Understanding threats to Protected Health Data (PHI) using the Verizon DBIR and HHS breach data

Don McKeown, 9/12/2019


For the healthcare sector, the US Health and Human Services (HHS) dataset of PHI breaches (HHS Dataset) and the Verizon Data Breach Investigations Report (DBIR) are critical sources for understanding threats to information assets. However, one needs to understand the strengths/weakness of each to properly utilize them (see table below). Use both to gain a broad perspective on the threats to the confidentiality, integrity, and availability of information assets. The DBIR and HHS dataset would improve if Verizon and HHS collaborated.

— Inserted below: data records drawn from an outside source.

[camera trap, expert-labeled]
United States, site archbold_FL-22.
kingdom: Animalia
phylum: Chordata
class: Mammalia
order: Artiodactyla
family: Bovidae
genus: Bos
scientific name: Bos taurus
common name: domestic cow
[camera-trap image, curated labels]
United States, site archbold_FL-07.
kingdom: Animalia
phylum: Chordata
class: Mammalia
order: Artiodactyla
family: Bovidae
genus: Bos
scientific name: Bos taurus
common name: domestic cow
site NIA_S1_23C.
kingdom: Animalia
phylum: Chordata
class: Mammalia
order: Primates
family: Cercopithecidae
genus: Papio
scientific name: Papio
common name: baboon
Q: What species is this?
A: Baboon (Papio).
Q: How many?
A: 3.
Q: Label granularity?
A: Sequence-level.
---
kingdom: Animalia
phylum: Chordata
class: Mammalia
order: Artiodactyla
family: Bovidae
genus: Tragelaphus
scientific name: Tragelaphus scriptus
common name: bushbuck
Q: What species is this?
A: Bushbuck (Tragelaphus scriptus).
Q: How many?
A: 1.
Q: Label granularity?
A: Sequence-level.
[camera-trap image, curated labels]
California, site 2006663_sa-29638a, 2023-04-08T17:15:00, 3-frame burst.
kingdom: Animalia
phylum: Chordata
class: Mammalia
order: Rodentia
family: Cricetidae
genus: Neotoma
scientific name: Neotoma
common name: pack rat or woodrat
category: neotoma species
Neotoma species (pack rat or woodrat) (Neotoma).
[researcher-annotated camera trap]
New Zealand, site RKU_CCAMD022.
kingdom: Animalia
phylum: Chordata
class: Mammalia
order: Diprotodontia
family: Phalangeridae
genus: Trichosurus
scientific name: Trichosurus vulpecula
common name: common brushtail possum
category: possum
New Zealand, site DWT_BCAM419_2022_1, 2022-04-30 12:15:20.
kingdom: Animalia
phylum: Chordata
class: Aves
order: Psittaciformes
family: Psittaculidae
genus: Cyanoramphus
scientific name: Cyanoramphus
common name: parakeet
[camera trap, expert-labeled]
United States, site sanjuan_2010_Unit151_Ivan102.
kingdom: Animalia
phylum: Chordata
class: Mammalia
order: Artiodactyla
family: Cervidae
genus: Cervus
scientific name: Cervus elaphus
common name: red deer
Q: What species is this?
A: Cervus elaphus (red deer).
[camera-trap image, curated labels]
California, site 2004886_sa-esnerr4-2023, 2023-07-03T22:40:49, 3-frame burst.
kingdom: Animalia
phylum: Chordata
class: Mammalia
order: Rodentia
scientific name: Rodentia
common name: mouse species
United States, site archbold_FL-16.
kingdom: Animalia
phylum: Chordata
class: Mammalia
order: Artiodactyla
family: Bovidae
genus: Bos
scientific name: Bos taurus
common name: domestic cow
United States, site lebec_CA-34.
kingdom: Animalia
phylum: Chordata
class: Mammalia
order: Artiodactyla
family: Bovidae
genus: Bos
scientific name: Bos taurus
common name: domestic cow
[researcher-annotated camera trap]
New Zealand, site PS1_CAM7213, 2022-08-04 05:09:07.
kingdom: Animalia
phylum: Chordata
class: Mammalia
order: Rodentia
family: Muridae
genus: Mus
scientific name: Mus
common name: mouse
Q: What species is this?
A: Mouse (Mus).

It's difficult to prioritize information security investments given limited resources. If you're in healthcare, HIPAA compliance is table stakes. HIPPA is not highly prescriptive like PCI, so there are many ways to achieve compliance. Moreover, achieving compliance with any regulation or framework does not mean you're protected against emerging threats. An organization with a culture that equates compliance with being secure should evolve into a risk-based security culture that can respond to emerging threats [1].

Organizations with a risk-based security culture will want to understand the current threats to their most valuable assets. I'm going to make the wild assumption that most healthcare organizations are primarily worried about a breach of Protected Health Information (PHI). Two outstanding ways to statistically understand how such breaches have occurred in other organizations are the DBIR [2] and the HHS Dataset of breaches of PHI [3]. These could be used as sources to create executive reports about the most relevant threat patterns. In addition, security teams could use these data to ensure that it can defend against attacks that are most common within the healthcare sector [4]. However, it's critical to understand the strengths and weaknesses of each to interpret them appropriately.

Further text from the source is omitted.